▶ _Goal_: Reproduce the material below line for line, changing nothing.

▶ _Data for the task_:
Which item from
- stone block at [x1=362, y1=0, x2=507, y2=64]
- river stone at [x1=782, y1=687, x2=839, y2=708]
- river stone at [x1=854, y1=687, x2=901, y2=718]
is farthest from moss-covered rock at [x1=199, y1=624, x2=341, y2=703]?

▶ _Written response_:
Which item from
- stone block at [x1=362, y1=0, x2=507, y2=64]
- river stone at [x1=782, y1=687, x2=839, y2=708]
- river stone at [x1=854, y1=687, x2=901, y2=718]
is farthest from moss-covered rock at [x1=199, y1=624, x2=341, y2=703]?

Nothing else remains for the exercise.